The Independent–Europe's Revolution: The pastor who brought down the Berlin Wall

It is said that the key to the door in the Iron Curtain was cut in Leipzig. It was to become the key that opened Berlin’s infamous Wall and ultimately brought about its collapse, not to mention that of the Soviet empire. But 20 years ago to the day, in the second city of what was communist East Germany, no one had any notion of what was to come. Instead, the shabby, heavily polluted town of nearly half a million people was gripped by an all-pervasive fear.

Newspapers controlled by the Communist Party had done their best to whip up panic, full of dire warnings about the state’s readiness to crush “the counter revolution” by force. The order had been given by none other than Erich Mielke, the regime’s despised and feared Stasi chief. There were rumours about hundreds of Kalashnikov rifles and machine guns being broken out of store rooms at secret police headquarters in preparation for a bloody showdown with the growing numbers of demonstrators who were taking to Leipzig’s streets to protest against the Communist regime.

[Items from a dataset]
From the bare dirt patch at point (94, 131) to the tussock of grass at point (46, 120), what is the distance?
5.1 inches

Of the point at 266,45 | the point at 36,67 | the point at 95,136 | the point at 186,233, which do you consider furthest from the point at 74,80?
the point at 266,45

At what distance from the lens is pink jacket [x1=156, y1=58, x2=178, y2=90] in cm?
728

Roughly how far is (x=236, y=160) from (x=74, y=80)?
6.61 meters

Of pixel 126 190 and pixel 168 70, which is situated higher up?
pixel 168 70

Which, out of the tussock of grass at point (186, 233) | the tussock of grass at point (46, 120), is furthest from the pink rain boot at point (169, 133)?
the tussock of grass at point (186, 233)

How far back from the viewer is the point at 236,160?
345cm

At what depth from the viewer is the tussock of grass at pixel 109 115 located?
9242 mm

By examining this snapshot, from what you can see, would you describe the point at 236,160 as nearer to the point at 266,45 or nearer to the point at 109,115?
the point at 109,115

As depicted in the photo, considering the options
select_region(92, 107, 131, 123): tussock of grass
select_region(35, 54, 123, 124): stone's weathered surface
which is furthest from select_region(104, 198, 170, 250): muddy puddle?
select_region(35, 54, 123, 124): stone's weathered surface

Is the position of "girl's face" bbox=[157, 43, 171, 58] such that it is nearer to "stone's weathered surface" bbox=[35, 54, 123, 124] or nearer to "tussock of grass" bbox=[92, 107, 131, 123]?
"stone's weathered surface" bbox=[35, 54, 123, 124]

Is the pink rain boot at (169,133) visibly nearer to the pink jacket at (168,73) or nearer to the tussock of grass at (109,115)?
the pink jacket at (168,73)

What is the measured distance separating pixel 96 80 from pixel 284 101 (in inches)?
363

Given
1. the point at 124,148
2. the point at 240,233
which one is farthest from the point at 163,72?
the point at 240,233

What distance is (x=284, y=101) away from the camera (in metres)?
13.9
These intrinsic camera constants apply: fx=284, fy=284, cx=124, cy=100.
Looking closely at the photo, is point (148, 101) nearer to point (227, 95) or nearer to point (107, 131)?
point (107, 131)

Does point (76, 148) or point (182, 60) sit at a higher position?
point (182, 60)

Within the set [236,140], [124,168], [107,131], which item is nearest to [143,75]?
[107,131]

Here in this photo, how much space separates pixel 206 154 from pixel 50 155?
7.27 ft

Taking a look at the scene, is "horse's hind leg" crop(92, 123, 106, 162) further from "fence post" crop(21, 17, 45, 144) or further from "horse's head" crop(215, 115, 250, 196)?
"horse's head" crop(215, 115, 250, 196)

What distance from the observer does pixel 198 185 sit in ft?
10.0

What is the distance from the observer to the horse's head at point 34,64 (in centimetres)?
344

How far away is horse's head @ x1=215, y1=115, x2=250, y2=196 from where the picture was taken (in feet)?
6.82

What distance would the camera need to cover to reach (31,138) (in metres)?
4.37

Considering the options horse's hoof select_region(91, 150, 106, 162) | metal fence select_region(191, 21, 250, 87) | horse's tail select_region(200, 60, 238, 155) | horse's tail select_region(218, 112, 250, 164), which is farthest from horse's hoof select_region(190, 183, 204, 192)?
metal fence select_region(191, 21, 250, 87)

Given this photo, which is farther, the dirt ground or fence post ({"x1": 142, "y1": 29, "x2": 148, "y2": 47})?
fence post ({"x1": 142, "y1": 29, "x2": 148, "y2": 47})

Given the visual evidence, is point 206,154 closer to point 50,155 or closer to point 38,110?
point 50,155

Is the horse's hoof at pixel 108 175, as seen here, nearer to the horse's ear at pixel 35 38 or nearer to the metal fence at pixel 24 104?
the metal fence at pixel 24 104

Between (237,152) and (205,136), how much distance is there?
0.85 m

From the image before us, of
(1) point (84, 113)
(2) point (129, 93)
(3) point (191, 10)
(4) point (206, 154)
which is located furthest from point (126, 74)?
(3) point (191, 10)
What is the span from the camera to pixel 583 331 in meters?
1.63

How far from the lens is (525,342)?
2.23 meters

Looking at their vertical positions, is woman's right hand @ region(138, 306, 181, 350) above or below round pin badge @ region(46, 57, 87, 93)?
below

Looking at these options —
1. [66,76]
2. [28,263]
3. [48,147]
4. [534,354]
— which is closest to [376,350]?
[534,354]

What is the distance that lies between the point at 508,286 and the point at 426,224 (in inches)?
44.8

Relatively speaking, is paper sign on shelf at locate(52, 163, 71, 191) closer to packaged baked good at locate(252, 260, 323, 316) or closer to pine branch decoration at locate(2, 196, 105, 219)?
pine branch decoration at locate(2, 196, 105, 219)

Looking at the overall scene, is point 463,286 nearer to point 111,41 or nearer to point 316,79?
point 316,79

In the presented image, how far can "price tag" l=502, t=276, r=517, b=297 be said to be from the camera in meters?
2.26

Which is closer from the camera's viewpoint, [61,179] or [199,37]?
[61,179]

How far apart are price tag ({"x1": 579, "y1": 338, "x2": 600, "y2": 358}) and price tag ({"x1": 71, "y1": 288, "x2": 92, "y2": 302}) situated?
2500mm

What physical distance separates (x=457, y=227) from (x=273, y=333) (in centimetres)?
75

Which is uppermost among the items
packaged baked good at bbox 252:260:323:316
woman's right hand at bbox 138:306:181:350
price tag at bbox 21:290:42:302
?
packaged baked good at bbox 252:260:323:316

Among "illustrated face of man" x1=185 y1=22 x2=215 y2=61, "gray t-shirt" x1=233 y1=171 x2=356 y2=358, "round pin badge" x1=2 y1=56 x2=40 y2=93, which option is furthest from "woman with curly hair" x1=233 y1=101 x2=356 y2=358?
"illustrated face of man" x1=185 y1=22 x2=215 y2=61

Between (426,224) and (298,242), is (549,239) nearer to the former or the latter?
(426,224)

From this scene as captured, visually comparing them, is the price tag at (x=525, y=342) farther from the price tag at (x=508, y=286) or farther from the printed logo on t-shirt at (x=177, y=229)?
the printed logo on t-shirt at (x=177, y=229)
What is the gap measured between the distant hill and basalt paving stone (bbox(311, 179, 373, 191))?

## Directions
Could you resume the article about Leipzig and the fall of the Berlin Wall from the point where it ends?

## The answer
“We were terrified that the state would enforce a Chinese solution,” recalled Christian Führer, a pastor who was one of the demonstration leaders. “You have to remember that our protests against the regime were happening only weeks after the massacre at Tiananmen Square.”

Führer is one of the big heroes of East Germany’s peaceful revolution. He looks more like a lorry driver than a pastor and is rarely seen without his sleveless jean jacket. At age 66, he could easily be mistaken for someone 10 years younger. In 1989, the East German regime were using 28 Stasi officers to watch him night and day; his spiky grey hair earned him the secret police codename “hedgehog”.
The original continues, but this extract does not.